感觉网络流的题目总是莫名奇妙的卡在数组大小上
数组开小,既能WA,又能TLE,也真实神奇……

题意:
给你一张图,让你求出最小割集,并按照字典序输出。

思路:
老套的思路,那些discuss里的奇淫巧计看了一下貌似全都被推翻了……
枚举+最大流,尝试删点,如果流量减少,则为割点。

#include <algorithm>
#include <cmath>
#include <cstdio>
#include <cstring>
#include <iostream>
#include <map>
#include <queue>
#include <set>

//#define DEBUG1 1

using namespace std;
const int maxn = 410;
const int inf = 0x3f3f3f3f;

int n, idx, st, en;
int dis[maxn][maxn];
int level[maxn], cur[maxn], que[maxn * maxn];
int head[maxn];
int point[maxn];
int mat[maxn][maxn];
int ans[maxn];

struct node {
    int flow;
    int to;
    int nxt;
} edges[20005];

void addEdge(int u, int v, int f)
{
    edges[idx].to = v;
    edges[idx].flow = f;
    edges[idx].nxt = head[u];
    head[u] = idx++;

    edges[idx].to = u;
    edges[idx].flow = 0;
    edges[idx].nxt = head[v];
    head[v] = idx++;
}

bool bfs()
{
    memset(level, -1, sizeof level);
    que[0] = st;
    level[st] = 0;
    int l = 0, r = 1, u;
    while (l < r) {
        u = que[l++];
        for (int id = head[u]; ~id; id = edges[id].nxt) {
            int v = edges[id].to;
            if (edges[id].flow && level[v] == -1) {
                level[v] = level[u] + 1;
                que[r++] = v;
            }
        }
    }
    return level[en] != -1;
}

int dfs(int u, int low)
{
    int cflow;
    if (u == en)
        return low;
    for (int& id = cur[u]; ~id; id = edges[id].nxt) {
        int v = edges[id].to;
        if (edges[id].flow > 0 && level[v] == level[u] + 1
            && (cflow = dfs(v, min(low, edges[id].flow)))) {
            edges[id].flow -= cflow;
            edges[id ^ 1].flow += cflow;
            return cflow;
        }
    }
    return 0;
}

int dinic()
{
    int ans = 0, cflow;
    while (bfs()) {
        for (int i = 0; i <= 2 * n; i++)
            cur[i] = head[i];
        while ((cflow = dfs(st, inf)))
            ans += cflow;
    }
    return ans;
}

void CreateGraph()
{
    memset(head, -1, sizeof head);
    idx = 0;
    for (int i = 1; i <= n; i++) {
        point[i] = idx;
        addEdge(i, i + n, 1);
        for (int j = i + 1; j <= n; j++) {
            if (mat[i][j]) {
                addEdge(i + n, j, inf);
                addEdge(j + n, i, inf);
            }
        }
    }
#ifdef DEBUG1
    for (int u = 1; u <= 2 * n; u++) {
        printf("u : %d -----> ", u);
        for (int id = head[u]; ~id; id = edges[id].nxt) {
            printf("%d ", edges[id].to);
        }
        puts("");
    }
#endif
}

int main()
{
    while (scanf("%d %d %d", &n, &st, &en) != EOF) {
        for (int i = 1; i <= n; i++)
            for (int j = 1; j <= n; j++)
==========
#### [任务要求]
**A)** 列出这段网络流摘录的代码里用 #include 引入的全部头文件。
**B)** 按这段网络流摘录的思路，删掉一个点后出现什么情况就判定它是割点？
**C)** 把这段网络流摘录中“int dinic()”与“((cflow = dfs(st, inf)))”之间的部分逐字重打一遍，两端都包括在内。
==========
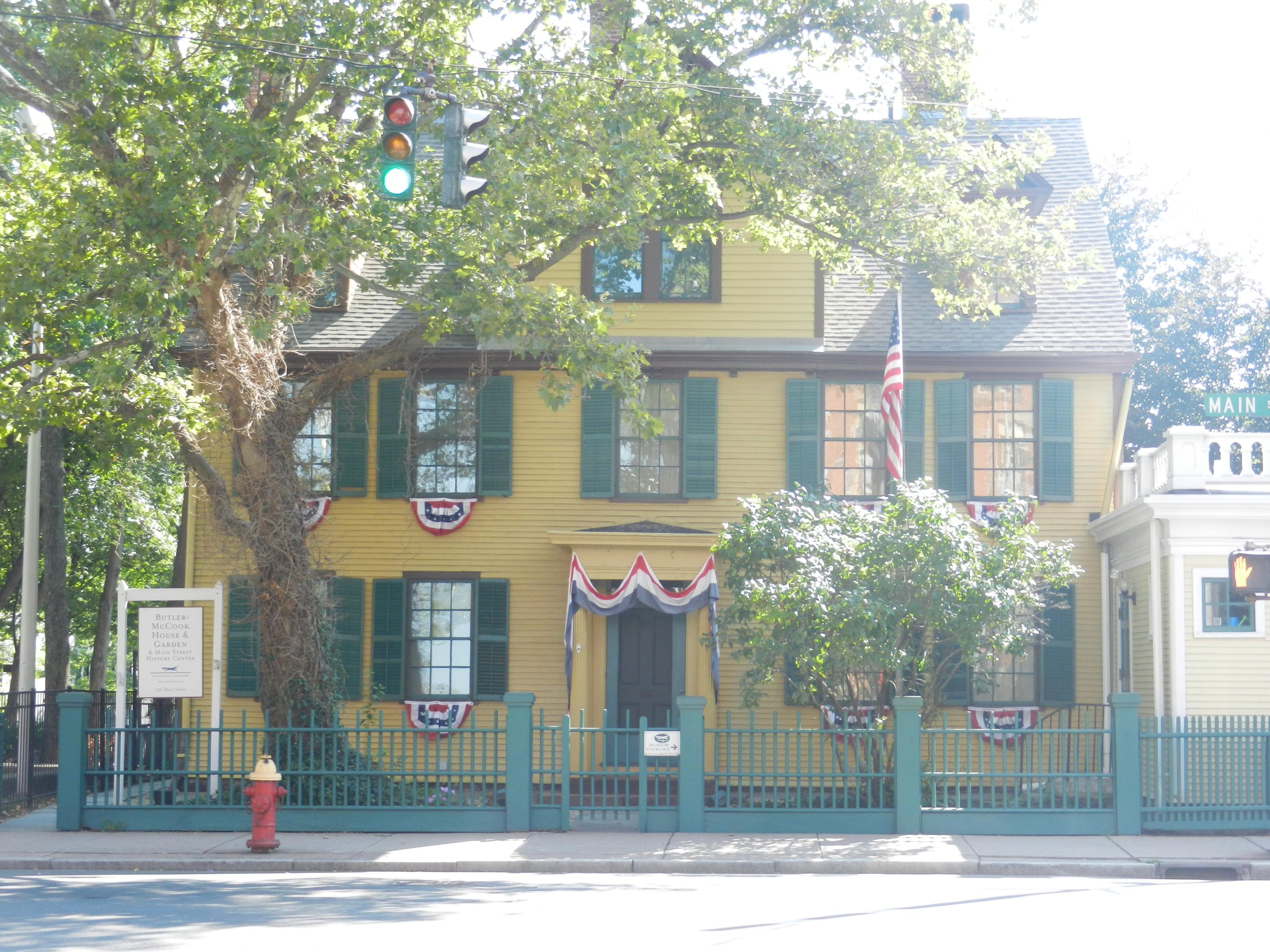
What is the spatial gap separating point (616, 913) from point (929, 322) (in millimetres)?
12357

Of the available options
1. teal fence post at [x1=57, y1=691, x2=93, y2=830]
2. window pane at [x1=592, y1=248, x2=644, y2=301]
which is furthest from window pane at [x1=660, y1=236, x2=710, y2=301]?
teal fence post at [x1=57, y1=691, x2=93, y2=830]

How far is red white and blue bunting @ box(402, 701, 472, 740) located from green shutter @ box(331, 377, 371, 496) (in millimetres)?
3094

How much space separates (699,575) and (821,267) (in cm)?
470

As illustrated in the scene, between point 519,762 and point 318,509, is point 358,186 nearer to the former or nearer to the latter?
point 318,509

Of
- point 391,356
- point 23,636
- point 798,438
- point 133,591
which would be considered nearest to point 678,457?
point 798,438

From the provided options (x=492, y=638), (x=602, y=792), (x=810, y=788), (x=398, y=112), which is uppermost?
(x=398, y=112)

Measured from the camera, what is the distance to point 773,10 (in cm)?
1619

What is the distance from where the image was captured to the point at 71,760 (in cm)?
1492

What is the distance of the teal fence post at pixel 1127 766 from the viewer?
14.5 meters

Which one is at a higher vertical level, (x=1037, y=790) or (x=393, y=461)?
(x=393, y=461)

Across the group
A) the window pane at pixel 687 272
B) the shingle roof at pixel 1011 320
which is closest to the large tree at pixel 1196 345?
the shingle roof at pixel 1011 320

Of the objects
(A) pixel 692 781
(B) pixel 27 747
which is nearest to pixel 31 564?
(B) pixel 27 747

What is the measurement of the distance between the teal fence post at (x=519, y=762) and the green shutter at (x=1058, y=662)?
8.04 meters

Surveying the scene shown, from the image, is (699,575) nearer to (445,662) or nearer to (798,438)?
(798,438)
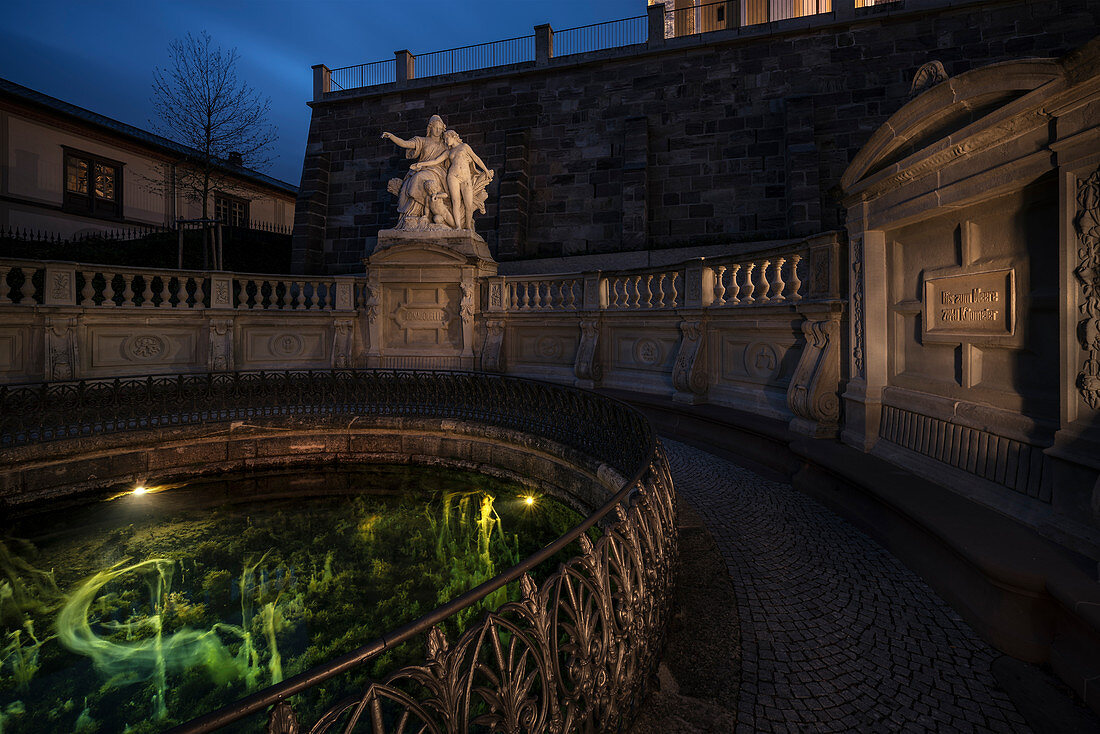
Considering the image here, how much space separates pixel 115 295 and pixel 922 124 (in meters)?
11.6

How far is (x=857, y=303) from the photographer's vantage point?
4.57 m

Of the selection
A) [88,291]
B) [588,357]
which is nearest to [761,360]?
[588,357]

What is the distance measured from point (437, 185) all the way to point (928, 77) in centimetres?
791

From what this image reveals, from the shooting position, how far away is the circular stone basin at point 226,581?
3.07 metres

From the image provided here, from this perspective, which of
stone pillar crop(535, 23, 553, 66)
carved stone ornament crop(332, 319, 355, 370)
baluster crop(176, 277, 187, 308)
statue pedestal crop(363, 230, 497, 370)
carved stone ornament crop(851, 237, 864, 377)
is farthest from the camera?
stone pillar crop(535, 23, 553, 66)

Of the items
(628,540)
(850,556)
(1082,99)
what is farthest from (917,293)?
(628,540)

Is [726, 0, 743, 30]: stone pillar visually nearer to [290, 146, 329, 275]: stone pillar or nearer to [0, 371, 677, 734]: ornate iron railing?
[290, 146, 329, 275]: stone pillar

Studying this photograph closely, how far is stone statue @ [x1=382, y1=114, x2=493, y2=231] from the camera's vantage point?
384 inches

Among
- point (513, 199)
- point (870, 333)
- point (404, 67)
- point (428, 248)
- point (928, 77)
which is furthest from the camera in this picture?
point (404, 67)

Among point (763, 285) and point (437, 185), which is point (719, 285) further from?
point (437, 185)

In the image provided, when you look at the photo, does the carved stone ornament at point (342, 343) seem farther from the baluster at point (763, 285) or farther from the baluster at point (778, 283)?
the baluster at point (778, 283)

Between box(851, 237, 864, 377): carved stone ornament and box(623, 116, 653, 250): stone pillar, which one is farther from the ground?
box(623, 116, 653, 250): stone pillar

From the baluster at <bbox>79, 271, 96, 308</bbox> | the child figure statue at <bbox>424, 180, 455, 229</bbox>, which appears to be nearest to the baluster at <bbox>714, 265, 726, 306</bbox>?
the child figure statue at <bbox>424, 180, 455, 229</bbox>

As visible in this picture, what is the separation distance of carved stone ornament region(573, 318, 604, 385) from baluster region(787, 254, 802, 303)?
312cm
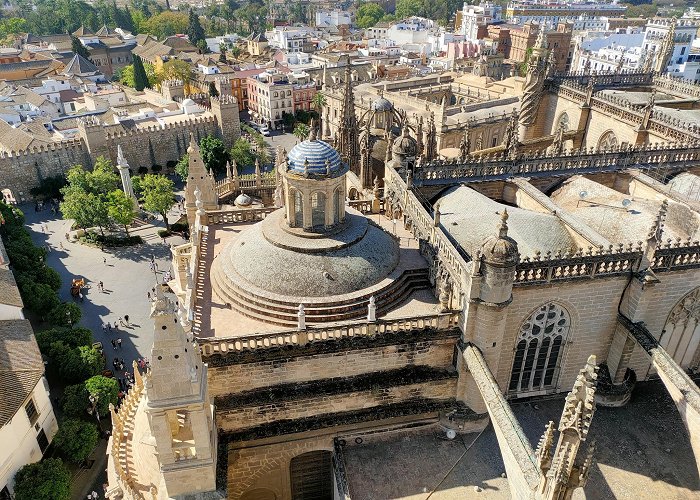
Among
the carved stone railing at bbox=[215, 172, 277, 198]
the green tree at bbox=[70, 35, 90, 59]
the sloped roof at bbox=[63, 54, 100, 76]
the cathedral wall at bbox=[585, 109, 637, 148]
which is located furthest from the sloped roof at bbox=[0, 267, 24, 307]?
the green tree at bbox=[70, 35, 90, 59]

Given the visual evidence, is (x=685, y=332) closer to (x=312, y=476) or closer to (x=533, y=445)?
(x=533, y=445)

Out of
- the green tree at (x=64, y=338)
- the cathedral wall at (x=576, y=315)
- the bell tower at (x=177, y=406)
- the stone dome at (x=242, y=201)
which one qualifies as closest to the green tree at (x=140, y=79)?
the stone dome at (x=242, y=201)

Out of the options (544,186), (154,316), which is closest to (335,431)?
(154,316)

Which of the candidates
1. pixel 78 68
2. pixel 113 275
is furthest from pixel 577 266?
pixel 78 68

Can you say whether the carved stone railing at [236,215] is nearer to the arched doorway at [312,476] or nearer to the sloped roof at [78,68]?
the arched doorway at [312,476]

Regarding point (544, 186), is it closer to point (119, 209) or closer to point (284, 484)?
point (284, 484)

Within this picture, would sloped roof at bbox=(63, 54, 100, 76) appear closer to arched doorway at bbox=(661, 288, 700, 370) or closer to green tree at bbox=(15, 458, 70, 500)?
green tree at bbox=(15, 458, 70, 500)
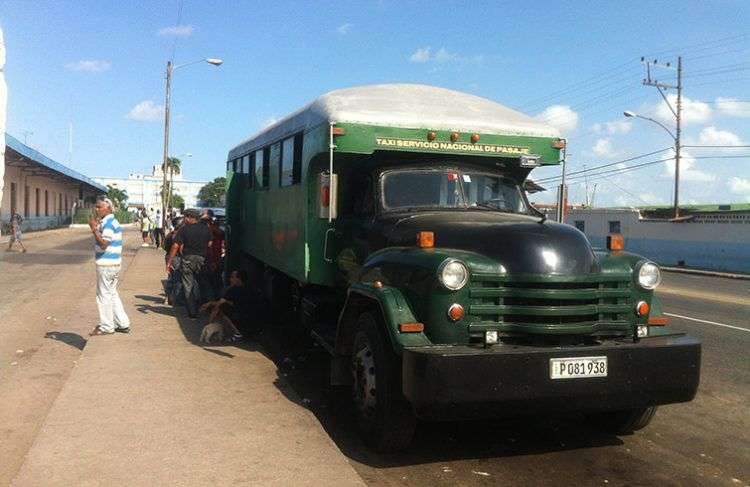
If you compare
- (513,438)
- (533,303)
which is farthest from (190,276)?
(533,303)

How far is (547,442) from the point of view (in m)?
5.23

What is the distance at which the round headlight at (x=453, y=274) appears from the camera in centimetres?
432

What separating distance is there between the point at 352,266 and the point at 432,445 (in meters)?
1.84

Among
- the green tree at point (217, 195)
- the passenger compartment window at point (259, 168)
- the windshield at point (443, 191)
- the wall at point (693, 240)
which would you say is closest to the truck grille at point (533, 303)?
the windshield at point (443, 191)

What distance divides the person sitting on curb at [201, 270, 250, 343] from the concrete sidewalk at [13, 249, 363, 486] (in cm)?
77

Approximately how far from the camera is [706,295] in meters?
16.7

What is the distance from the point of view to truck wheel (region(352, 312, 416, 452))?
180 inches

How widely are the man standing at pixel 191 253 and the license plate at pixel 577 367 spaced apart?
22.5ft

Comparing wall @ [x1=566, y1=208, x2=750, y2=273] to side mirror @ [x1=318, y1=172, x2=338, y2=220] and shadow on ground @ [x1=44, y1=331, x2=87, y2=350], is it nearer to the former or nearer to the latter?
shadow on ground @ [x1=44, y1=331, x2=87, y2=350]

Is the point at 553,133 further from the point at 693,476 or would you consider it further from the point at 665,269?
the point at 665,269

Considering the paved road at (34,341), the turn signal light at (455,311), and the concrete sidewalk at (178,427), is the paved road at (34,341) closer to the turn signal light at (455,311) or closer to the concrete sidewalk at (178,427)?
the concrete sidewalk at (178,427)

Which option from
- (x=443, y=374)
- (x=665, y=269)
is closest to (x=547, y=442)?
(x=443, y=374)

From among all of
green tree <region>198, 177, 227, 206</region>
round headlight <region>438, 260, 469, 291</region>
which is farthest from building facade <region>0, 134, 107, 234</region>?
round headlight <region>438, 260, 469, 291</region>

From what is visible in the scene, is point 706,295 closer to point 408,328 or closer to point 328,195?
point 328,195
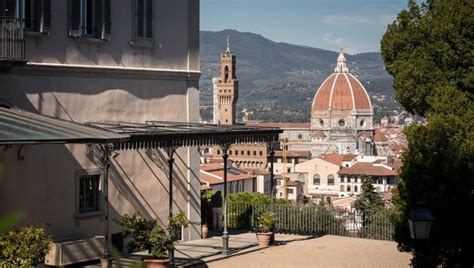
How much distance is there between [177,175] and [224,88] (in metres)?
161

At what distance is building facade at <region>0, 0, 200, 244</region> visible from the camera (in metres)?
13.4

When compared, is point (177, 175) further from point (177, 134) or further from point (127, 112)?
point (177, 134)

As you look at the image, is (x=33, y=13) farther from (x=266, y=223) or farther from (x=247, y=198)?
(x=247, y=198)

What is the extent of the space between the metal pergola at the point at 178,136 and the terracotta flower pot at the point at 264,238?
3.52 feet

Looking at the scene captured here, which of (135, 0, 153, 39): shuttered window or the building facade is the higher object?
(135, 0, 153, 39): shuttered window

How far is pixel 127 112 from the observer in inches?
620

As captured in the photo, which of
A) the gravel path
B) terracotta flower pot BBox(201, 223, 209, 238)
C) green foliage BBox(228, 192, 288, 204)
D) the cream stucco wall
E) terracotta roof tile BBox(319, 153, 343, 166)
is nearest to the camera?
the gravel path

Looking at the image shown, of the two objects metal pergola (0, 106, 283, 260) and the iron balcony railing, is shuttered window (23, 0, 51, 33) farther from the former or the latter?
metal pergola (0, 106, 283, 260)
==========
#### [参考答案]
**A)** algorithm、cmath、cstdio、cstring、iostream、map、queue、set

**B)** 删点后流量减少，该点即为割点。

**C)**
int dinic()
{
    int ans = 0, cflow;
    while (bfs()) {
        for (int i = 0; i <= 2 * n; i++)
            cur[i] = head[i];
        while ((cflow = dfs(st, inf)))